§ Aim of the exercise
Convert the lines below, from the one containing "From what is listed as" through the last line, into a Markdown table with a Row column holding each row's number and a Line column holding the line itself, leaving out any blank lines.

§ Items
※ ※ ※

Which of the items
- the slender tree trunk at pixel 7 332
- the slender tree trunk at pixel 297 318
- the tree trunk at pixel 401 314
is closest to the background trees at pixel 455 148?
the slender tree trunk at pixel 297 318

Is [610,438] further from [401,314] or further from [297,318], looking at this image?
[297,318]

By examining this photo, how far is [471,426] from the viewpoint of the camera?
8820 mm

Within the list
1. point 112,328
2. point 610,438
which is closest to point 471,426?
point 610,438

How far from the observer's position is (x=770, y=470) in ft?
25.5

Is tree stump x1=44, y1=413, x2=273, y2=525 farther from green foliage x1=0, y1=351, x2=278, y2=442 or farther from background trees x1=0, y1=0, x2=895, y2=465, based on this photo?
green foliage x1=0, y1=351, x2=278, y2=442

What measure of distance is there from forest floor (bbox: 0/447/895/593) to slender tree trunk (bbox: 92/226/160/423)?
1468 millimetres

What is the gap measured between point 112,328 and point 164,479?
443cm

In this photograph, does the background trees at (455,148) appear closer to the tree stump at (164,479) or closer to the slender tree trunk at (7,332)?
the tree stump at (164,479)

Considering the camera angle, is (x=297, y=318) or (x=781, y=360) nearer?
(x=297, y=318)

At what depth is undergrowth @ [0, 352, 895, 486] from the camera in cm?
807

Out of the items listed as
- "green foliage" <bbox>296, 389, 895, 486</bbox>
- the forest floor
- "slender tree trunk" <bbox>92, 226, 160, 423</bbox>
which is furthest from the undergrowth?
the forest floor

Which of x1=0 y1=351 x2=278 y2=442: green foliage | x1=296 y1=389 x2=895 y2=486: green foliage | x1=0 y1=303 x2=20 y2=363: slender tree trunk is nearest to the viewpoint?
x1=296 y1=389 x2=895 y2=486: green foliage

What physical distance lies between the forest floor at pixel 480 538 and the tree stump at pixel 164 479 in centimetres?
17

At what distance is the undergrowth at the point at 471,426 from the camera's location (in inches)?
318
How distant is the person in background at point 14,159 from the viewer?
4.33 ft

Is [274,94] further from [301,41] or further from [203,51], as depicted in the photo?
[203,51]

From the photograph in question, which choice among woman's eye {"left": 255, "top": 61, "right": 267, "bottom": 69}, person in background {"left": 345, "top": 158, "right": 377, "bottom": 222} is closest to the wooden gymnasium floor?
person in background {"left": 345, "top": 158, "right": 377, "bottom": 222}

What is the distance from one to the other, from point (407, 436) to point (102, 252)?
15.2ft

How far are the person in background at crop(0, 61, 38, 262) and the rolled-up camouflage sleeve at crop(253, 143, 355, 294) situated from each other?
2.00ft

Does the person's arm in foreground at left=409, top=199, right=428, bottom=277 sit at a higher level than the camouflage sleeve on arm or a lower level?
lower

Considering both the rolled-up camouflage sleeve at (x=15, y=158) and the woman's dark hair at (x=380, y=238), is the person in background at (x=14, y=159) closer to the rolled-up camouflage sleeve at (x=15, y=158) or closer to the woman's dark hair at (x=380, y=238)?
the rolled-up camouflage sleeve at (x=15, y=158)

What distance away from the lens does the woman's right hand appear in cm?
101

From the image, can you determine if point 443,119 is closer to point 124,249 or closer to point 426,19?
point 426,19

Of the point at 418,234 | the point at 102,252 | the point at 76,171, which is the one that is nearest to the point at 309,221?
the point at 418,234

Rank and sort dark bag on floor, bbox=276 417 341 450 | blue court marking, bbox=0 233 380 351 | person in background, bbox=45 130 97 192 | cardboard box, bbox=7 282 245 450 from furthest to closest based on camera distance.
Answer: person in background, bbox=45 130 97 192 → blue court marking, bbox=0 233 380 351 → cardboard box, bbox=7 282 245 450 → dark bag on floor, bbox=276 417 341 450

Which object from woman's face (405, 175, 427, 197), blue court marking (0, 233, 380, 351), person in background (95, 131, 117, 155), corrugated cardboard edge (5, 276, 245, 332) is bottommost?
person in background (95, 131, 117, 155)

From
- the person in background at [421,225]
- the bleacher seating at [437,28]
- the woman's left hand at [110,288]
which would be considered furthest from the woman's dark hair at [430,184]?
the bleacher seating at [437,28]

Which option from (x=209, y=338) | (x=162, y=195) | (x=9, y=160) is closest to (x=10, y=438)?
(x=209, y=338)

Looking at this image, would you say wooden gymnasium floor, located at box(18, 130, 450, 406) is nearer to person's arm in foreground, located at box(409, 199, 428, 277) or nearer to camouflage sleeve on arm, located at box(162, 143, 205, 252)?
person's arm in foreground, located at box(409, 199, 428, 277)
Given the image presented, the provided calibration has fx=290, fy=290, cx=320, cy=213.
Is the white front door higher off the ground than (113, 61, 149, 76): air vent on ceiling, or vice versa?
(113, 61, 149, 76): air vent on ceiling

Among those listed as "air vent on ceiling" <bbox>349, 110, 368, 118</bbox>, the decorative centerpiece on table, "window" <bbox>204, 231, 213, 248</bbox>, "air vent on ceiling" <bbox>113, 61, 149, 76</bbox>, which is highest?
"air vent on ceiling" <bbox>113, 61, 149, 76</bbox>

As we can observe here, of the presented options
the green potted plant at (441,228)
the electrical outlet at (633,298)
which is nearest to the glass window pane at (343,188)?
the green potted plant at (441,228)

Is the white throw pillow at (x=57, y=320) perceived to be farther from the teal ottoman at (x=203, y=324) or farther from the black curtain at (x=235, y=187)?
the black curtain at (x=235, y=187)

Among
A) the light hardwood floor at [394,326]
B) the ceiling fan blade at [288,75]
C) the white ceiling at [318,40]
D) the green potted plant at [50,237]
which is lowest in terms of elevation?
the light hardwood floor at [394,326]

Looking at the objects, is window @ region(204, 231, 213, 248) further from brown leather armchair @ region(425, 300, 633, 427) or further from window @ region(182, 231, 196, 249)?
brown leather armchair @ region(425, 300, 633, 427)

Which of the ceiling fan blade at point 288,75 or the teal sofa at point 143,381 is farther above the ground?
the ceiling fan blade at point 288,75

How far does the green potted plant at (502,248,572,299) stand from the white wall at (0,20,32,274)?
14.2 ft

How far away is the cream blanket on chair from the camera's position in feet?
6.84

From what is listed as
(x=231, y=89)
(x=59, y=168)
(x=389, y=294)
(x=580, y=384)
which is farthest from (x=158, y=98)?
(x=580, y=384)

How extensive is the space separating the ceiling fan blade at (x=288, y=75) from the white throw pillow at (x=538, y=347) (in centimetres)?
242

※ ※ ※

§ Task solution
| Row | Line |
|---|---|
| 1 | From what is listed as |
| 2 | (x=231, y=89) |
| 3 | (x=59, y=168) |
| 4 | (x=389, y=294) |
| 5 | (x=580, y=384) |
| 6 | which is farthest from (x=158, y=98)? |
| 7 | (x=580, y=384) |
| 8 | How extensive is the space separating the ceiling fan blade at (x=288, y=75) from the white throw pillow at (x=538, y=347) (in centimetres)? |
| 9 | 242 |